Source records:
--- Start ---

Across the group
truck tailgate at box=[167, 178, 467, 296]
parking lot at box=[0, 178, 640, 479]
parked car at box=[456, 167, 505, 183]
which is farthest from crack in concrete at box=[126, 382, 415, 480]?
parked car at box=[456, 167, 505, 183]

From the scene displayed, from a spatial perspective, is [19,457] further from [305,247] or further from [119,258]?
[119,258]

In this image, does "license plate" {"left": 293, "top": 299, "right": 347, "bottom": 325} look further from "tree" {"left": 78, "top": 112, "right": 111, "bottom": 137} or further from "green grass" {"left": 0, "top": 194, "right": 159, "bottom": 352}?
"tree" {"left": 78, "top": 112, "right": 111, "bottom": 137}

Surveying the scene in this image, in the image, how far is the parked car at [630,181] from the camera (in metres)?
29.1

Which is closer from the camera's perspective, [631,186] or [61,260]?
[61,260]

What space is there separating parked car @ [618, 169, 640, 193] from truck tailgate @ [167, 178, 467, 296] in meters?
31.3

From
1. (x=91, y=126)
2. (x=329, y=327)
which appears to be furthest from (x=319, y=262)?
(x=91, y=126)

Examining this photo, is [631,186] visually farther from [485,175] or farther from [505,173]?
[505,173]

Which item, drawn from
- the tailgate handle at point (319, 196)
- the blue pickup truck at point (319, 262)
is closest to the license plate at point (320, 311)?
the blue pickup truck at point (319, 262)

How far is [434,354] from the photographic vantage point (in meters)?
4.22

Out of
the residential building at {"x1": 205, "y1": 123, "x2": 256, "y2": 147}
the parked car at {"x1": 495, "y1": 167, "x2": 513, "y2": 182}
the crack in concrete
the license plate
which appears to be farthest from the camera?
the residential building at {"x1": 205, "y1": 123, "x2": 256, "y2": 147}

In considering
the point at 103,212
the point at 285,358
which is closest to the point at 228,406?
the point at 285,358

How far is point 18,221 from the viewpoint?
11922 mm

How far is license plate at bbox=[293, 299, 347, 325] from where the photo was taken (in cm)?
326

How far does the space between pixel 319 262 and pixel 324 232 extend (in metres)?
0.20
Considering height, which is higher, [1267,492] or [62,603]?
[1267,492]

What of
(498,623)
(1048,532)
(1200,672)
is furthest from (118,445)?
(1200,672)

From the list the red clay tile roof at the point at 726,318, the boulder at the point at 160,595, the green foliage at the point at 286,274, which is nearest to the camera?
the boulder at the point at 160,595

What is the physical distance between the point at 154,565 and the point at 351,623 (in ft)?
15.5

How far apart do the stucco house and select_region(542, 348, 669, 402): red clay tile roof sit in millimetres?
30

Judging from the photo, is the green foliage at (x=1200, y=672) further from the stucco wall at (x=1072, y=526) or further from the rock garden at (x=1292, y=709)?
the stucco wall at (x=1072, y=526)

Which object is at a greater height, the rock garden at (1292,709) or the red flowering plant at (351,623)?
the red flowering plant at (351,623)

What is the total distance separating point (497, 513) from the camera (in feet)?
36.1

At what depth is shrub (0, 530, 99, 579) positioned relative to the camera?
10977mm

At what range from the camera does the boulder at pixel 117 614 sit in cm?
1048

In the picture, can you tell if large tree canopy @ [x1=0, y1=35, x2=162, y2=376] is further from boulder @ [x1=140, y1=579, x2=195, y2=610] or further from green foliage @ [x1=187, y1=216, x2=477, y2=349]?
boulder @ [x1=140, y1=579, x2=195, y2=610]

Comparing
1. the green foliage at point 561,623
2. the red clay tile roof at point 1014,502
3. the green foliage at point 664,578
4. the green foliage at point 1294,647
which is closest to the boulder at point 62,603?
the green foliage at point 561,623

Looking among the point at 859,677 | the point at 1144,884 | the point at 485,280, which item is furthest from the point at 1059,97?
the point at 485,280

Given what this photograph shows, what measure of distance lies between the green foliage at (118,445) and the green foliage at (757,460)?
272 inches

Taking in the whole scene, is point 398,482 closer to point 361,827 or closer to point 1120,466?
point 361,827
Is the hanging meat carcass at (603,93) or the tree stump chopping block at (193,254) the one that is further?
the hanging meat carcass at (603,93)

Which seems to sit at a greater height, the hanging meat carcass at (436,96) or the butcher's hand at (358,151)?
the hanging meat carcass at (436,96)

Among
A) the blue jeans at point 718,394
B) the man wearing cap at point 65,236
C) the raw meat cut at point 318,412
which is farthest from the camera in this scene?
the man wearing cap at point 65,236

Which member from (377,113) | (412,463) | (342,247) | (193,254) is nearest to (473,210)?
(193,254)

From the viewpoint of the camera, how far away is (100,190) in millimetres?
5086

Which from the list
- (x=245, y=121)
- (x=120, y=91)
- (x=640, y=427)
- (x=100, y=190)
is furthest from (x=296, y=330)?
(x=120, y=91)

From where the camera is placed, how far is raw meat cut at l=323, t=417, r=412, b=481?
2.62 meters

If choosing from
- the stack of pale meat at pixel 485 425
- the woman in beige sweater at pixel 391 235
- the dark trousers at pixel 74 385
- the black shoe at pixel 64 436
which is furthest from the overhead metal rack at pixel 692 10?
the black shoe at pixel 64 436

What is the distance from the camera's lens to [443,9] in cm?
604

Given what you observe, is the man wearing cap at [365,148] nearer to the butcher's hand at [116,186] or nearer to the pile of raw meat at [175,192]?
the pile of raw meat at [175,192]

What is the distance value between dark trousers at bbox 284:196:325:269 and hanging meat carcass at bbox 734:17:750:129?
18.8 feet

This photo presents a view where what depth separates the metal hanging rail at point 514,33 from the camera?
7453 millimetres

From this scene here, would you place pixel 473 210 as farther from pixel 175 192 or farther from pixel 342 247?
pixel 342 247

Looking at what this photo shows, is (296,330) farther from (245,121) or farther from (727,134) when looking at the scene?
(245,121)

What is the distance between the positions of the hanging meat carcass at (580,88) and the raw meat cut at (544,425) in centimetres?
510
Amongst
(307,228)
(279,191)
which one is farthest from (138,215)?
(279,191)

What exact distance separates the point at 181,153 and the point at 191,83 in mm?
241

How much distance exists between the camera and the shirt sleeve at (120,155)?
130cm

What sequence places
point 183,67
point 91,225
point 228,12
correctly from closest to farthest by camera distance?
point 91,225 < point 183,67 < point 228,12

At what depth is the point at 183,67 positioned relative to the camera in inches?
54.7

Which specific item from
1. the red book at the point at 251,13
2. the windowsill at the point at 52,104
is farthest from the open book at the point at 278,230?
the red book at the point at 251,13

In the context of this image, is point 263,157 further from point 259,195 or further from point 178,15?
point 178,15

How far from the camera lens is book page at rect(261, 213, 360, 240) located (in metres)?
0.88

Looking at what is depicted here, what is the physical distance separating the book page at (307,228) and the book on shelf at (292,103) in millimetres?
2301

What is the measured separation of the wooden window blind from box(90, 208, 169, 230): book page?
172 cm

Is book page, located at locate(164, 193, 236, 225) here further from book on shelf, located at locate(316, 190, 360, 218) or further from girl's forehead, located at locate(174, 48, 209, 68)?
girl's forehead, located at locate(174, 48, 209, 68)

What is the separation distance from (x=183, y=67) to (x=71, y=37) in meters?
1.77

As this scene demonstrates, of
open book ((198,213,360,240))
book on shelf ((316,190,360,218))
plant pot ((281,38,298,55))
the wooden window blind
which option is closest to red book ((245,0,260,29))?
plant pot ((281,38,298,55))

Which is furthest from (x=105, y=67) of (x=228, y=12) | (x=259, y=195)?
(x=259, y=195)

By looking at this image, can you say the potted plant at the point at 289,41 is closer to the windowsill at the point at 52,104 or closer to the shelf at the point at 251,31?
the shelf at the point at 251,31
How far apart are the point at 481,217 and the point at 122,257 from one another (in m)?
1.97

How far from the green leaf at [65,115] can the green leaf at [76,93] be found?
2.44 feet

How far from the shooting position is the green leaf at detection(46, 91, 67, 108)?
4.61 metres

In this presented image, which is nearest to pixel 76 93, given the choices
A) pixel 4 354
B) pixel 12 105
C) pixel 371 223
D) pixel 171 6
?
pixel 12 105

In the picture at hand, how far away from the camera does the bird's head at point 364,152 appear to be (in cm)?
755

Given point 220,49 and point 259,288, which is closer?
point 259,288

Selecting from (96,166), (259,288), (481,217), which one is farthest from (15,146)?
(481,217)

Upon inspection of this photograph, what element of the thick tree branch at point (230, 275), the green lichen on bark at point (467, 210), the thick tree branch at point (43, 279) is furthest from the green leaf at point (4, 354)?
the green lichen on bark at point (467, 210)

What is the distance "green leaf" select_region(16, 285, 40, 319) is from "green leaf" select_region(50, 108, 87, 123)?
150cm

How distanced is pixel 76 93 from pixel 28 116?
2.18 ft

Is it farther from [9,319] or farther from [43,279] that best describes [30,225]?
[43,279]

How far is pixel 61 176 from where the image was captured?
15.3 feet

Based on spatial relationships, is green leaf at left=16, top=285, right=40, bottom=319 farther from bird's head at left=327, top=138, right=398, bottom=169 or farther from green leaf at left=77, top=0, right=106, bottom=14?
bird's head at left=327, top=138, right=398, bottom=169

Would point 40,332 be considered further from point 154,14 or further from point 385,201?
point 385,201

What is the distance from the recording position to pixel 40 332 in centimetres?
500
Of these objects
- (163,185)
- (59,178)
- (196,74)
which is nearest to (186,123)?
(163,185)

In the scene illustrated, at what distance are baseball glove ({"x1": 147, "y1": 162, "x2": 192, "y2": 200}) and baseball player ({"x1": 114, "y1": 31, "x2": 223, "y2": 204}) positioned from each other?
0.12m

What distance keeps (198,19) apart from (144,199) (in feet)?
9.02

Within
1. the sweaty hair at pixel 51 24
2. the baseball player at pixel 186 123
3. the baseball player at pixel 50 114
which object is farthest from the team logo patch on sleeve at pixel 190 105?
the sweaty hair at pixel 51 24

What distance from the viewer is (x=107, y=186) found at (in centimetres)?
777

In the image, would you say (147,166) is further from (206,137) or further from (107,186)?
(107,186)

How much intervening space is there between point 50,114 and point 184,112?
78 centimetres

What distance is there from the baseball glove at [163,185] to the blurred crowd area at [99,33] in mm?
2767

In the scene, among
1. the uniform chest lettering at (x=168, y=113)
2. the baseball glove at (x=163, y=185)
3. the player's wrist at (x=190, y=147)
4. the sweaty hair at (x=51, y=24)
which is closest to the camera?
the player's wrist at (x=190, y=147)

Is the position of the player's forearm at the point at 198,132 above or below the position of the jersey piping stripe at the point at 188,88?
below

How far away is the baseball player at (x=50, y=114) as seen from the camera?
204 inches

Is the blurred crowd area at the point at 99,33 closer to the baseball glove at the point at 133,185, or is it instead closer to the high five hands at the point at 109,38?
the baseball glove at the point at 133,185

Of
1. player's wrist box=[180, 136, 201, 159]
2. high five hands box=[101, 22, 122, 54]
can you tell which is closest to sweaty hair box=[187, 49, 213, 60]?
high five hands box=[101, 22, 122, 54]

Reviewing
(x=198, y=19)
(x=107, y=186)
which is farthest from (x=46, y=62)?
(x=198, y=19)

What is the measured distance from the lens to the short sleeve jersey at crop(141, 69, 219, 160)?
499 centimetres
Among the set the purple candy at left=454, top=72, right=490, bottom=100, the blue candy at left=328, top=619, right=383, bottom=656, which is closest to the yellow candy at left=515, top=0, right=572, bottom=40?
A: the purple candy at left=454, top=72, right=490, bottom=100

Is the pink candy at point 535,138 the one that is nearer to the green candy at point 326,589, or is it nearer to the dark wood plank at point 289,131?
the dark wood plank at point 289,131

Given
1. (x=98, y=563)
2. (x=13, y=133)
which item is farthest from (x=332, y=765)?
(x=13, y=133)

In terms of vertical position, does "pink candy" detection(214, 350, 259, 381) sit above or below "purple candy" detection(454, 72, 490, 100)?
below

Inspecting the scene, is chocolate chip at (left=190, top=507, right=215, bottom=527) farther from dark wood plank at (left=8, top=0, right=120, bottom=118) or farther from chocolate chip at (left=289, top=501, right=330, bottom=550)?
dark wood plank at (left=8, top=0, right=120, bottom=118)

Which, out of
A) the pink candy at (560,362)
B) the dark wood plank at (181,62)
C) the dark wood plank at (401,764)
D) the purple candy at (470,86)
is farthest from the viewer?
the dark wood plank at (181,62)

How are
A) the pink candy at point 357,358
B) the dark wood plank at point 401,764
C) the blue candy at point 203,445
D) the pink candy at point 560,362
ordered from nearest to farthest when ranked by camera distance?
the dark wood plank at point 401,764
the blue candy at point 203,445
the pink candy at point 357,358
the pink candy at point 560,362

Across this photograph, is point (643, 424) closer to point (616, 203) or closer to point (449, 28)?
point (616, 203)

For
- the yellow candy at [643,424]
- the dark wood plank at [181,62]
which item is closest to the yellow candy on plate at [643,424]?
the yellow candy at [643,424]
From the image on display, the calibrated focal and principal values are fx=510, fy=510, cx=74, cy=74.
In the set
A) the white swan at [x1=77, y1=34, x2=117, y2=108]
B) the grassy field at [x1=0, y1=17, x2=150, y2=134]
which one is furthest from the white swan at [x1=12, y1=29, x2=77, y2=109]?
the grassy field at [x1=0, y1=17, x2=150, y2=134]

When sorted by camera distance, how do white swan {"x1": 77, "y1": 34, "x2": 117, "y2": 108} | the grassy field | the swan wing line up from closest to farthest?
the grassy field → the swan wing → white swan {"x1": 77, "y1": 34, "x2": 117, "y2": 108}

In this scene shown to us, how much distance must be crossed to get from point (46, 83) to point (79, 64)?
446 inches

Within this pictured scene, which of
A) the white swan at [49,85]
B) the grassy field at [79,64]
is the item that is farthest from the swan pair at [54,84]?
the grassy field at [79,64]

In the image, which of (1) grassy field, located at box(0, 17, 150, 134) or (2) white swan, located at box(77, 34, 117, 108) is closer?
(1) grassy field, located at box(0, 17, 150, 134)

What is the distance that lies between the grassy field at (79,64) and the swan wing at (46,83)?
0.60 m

--- End ---

Revise the stretch of data from the line containing "Which member from" through the line containing "2.62 meters", replacing "raw meat cut" with "uncooked beef portion" and keeping every other character the same.

The result:
Which member from (377,113) | (412,463) | (342,247) | (193,254) is nearest to (473,210)?
(193,254)

From the viewpoint of the camera, how far away is (100,190) in millimetres?
5086

Which from the list
- (x=245, y=121)
- (x=120, y=91)
- (x=640, y=427)
- (x=100, y=190)
is furthest from (x=296, y=330)?
(x=120, y=91)

From where the camera is placed, how far is uncooked beef portion at l=323, t=417, r=412, b=481?
2.62 meters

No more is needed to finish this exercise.